But as Wilson pointed out, the group of lineman in uniform this year have already been through the battles and know what to expect.

"We know what we have to do," he said. "We know everyone came back from the front line except for Nader (Abdallah), so we know we have to be the leaders of the defense. We've accepted that challenge and we have to do it to the best of our abilities."

That sentiment was echoed by defensive coordinator and defensive line coach Jim Heacock, who admitted to having to change his approach for the spring with such an experienced group under his command.

"I think with this group we want to see a group that dominates," he said. "That's what this group is going to have to do in order for us to be a good defense. I think the front is going to have to be dominant and disruptive. Just take it to the next level and keep working like they're working. They've got to take over a leadership role."

The line figures to look a little different than in years past, however. This spring, OSU rarely featured four linemen with their hands on the ground. Instead, Gibson or another lineman would be standing at one of the end spots while blitzes came from other areas of the defense.

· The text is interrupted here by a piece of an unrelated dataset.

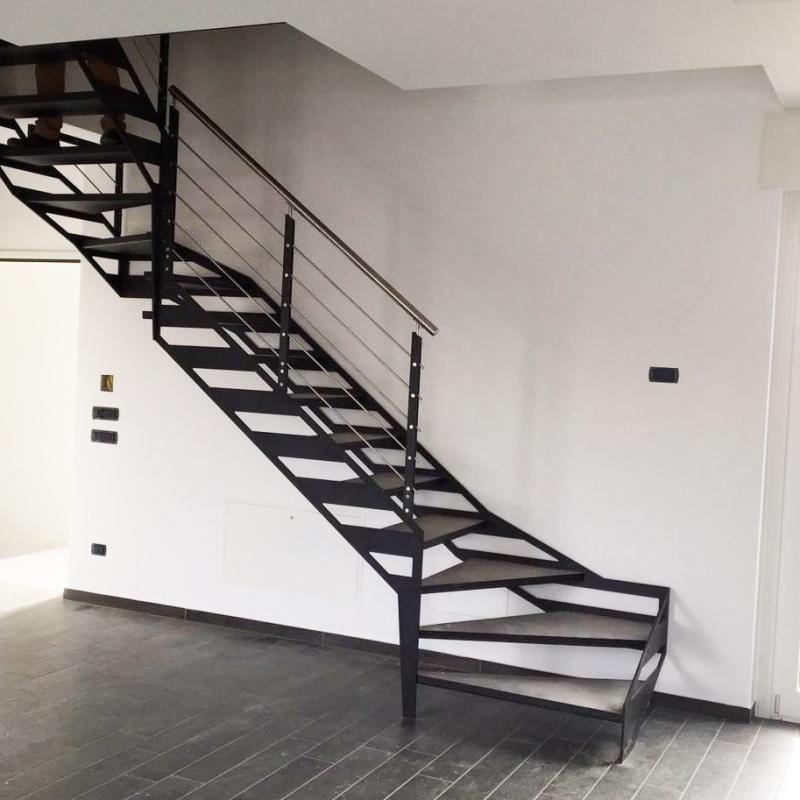 Escalier en métal pour intérieur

However, Denlinger declined to look at the defensive line as the backbone of this year's defense.

"I wouldn't necessarily say it's a strength, but I think that we could really help out the defense," he said. "We're going to have great linebackers and a great secondary back there. If we just get pressure and stop the run, it will make it that much easier for everyone else back there."

With a strong summer, Denlinger does feel that this defensive line has the potential to be capable of changing games, however.

"It's just a matter of working hard this offseason, doing the right things and getting healthy," he said. "The sky's the limit for the defensive line for us next year."